_Texto para leitura_
┌────────

Com 25 anos de existência, a Casa do Beco celebra, em novembro, o mês da Consciência Negra e o dia da Favela (4 de novembro) com a estreia do espetáculo “Na Linha do Meu Lembrar”. Durante a temporada de estreia, o espetáculo terá apresentações abertas ao público, nos dias 3 a 6 de novembro. A retirada de ingresso é pela Sympla. O trabalho tem como proposta homenagear os saberes ancestrais periféricos, reverenciando os mais velhos da comunidade, que ainda guardam em suas lembranças as tantas lutas empreendidas para que as comunidades do Morro do Papagaio, Vila Estrela e Barragem Santa Lúcia (e, em diferentes momentos, Vila Bicão e Vila São Bento – removidas pelo projeto Vila Viva) se constituíssem, formando o que hoje é conhecido como Aglomerado Santa Lúcia.

A montagem foi construída com a participação dos quatro elencos artísticos da Casa do Beco, que atuam nas áreas do teatro, da dança e do audiovisual. O público pode assistir gratuitamente as apresentações da temporada de estreia nos dias 3 a 6 de novembro no teatro da Casa do Beco – Av. Artur Bernardes, 3876 – Barragem Santa Lúcia (Em frente ao Campo de Futebol da Praça Jornalista Eduardo Couri).

Buscando preservar, através das lembranças, o legado daqueles que vieram antes, na Linha do Meu Lembrar é um espetáculo poético, dinâmico e divertido, que busca costurar, em um mesmo tecido de vivências, o antigo e o novo, o particular e o universal, a sabedoria popular e a produção acadêmica, as artes visuais modernas e as tradições teatrais, a realidade e a imaginação, as conquistas do passado e os sonhos de futuro.

└────────

_Listagem a processar_
┌────────

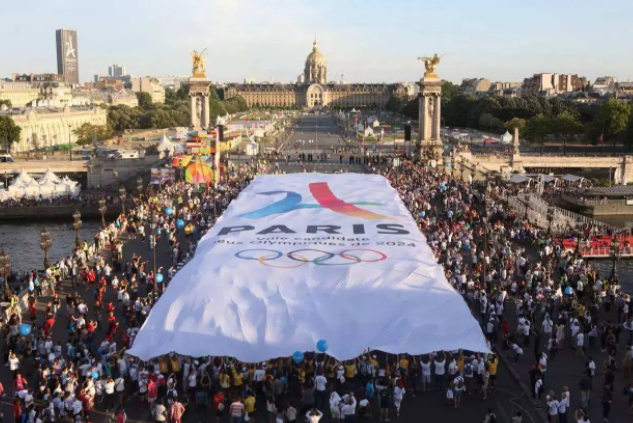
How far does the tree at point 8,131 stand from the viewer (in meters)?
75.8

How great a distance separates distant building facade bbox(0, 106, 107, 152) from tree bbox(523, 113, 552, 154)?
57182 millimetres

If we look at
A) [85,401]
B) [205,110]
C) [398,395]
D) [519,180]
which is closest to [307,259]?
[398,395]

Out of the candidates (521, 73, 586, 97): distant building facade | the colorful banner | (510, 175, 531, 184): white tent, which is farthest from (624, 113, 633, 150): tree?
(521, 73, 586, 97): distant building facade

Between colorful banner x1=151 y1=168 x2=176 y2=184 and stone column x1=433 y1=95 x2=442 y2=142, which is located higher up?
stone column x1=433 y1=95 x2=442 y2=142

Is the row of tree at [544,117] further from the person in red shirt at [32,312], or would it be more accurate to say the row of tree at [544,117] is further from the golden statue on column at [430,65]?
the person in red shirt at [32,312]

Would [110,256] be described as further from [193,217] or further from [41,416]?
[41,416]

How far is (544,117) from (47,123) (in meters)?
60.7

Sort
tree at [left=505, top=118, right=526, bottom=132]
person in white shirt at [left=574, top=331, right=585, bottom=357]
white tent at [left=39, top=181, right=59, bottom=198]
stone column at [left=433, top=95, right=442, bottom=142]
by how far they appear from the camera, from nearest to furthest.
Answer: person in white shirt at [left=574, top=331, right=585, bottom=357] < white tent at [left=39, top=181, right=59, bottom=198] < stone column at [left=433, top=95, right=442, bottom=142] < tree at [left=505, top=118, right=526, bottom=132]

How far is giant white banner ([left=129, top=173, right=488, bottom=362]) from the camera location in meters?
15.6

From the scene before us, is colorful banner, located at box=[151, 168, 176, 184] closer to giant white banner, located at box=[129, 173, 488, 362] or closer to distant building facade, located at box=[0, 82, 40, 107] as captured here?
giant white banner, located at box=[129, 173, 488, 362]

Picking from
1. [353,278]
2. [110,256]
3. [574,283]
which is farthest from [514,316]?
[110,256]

└────────
┌────────

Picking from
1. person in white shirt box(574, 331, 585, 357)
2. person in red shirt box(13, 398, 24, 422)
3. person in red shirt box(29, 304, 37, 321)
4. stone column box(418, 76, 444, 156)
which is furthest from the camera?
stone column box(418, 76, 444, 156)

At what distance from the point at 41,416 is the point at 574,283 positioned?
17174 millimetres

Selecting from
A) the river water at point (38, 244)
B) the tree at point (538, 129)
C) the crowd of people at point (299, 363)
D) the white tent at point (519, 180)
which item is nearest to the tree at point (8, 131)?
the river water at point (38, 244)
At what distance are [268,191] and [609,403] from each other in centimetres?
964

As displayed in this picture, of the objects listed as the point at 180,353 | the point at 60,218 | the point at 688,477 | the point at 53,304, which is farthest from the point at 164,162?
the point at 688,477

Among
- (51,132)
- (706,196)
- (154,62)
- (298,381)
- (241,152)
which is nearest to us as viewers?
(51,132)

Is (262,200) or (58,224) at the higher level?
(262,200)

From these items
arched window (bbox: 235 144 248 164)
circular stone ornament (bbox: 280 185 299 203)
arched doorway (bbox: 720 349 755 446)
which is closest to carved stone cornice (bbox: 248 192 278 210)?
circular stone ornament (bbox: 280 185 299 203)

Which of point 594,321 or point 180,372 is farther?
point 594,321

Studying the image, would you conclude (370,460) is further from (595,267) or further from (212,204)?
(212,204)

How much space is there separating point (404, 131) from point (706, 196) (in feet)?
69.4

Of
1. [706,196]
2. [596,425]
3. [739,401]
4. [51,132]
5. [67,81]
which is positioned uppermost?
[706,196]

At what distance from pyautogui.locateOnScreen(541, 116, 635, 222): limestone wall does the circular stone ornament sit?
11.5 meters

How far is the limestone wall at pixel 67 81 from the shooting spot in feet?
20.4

└────────
┌────────

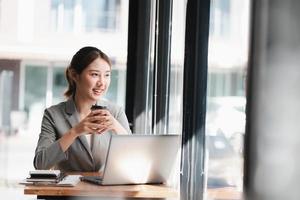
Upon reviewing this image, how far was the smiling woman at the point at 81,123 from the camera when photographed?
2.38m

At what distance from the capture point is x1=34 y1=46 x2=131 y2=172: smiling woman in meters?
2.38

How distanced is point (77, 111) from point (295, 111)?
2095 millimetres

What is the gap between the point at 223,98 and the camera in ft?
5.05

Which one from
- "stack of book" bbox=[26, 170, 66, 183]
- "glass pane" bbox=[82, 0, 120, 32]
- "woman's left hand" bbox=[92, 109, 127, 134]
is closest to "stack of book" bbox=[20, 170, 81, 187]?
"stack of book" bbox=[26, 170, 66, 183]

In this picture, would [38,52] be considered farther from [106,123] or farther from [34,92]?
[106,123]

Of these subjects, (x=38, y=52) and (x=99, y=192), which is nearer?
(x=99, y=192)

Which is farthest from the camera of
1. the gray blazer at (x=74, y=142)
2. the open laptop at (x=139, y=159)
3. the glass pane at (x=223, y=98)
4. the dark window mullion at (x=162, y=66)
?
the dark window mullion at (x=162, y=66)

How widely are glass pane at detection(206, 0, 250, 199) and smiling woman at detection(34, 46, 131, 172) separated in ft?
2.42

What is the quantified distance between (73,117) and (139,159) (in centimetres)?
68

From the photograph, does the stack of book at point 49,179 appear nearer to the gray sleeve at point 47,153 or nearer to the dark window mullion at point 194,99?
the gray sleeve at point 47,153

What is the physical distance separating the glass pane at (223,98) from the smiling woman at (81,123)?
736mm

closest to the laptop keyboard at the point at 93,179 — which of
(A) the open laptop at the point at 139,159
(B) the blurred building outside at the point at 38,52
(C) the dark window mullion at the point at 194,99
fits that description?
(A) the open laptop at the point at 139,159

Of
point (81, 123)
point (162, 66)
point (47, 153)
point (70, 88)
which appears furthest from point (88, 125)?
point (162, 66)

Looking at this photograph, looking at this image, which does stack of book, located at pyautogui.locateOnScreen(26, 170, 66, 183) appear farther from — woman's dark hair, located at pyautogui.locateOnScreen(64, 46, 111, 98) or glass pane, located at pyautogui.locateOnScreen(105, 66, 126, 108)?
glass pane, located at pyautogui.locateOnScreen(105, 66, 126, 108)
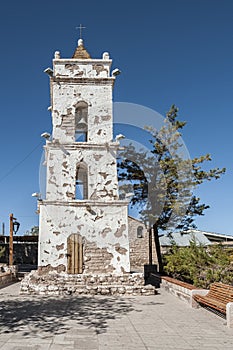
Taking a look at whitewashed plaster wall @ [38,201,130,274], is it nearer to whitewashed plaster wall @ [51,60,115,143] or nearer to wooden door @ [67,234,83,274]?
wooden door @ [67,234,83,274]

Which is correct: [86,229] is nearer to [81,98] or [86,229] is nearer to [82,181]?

└────────

_Tarefas a realizar_
1. Segundo o texto, em que dias o espetáculo terá apresentações abertas ao público?
2. Reescreva as linhas da listagem, começando pela que contém "stone ornament sit?" e seguindo até a que contém "11.5 meters", substituindo "limestone wall" por "sandstone wall" e mantendo todo o resto sem alteração.
O texto e a listagem vêm de fontes diferentes.

_Lista de respostas_
1. De 3 a 6 de novembro.

2.
At what distance from pyautogui.locateOnScreen(541, 116, 635, 222): sandstone wall does the circular stone ornament sit?
11.5 meters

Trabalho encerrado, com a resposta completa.